I’m taking a break from marathon watching House of Cards in order to write this post. Everyone needs to power through the season so we can talk about it without spoilers.


I’ve got theories I want to discuss and I can’t until everyone is caught up. So get to watching, okay?! That way we will have something to talk about other than “the dress“. 

One topic that is almost as divisive as that stupid dress is the proper texture of brownies. Some people like them dense and chewy, other crazy people like them cakey. If I want cakey, I will make a cake. Brownies should be dense and chewy, this is non-negotiable. I will negotiate nuts vs. no-nuts and frosting vs. no frosting, but the texture debate is not going to make it to congress in this house.

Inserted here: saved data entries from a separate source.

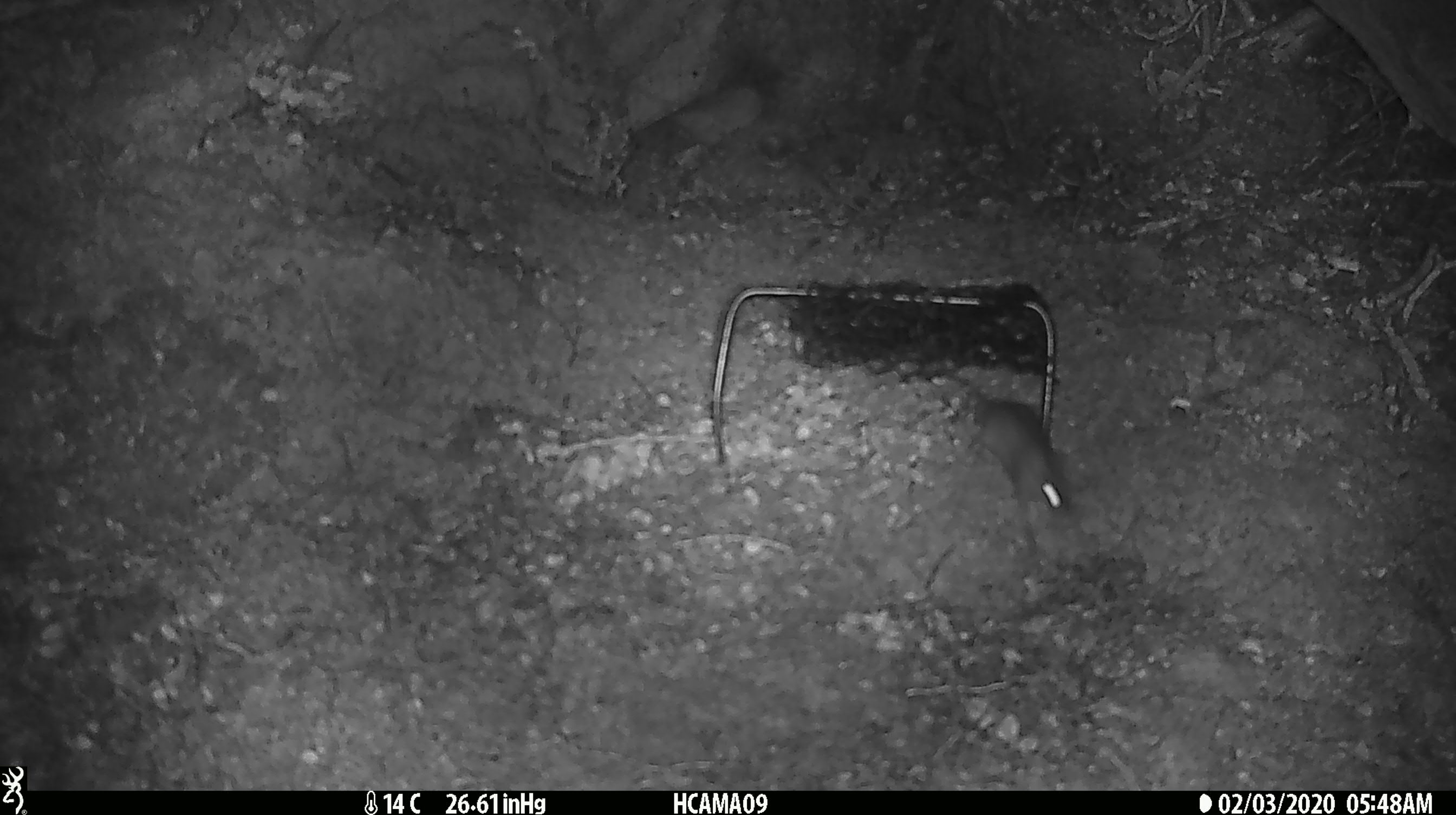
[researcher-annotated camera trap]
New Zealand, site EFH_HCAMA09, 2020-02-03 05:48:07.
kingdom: Animalia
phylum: Chordata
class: Mammalia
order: Rodentia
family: Muridae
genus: Mus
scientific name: Mus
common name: mouse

This week, I made chewy, dense, vegan brownies. The recipe was from Fran Costigan’s book Vegan Chocolate: Unapologetically Luscious and Decadent Dairy-Free Desserts (affiliate link).  I used coconut oil in the recipe and you could really taste it. I love coconut, but if you don’t like it you should use a different oil when you make them. I did find the recipe online for you on Fran Costigan’s website here. That means you don’t need to buy the book to make them, but it’s great book if you need dairy/egg free chocolate recipes.

Speaking of chocolate, I’ve been busy photographing chocolate bars for the new website I’m launching with my partner. If you want to learn more about good quality chocolate, stay-tuned. The site should be up and running in a few weeks!


Now, off to enjoy the rest of the weekend…on the couch…with P.O.T.U.S. and F.L.O.T.U.S. Underwood!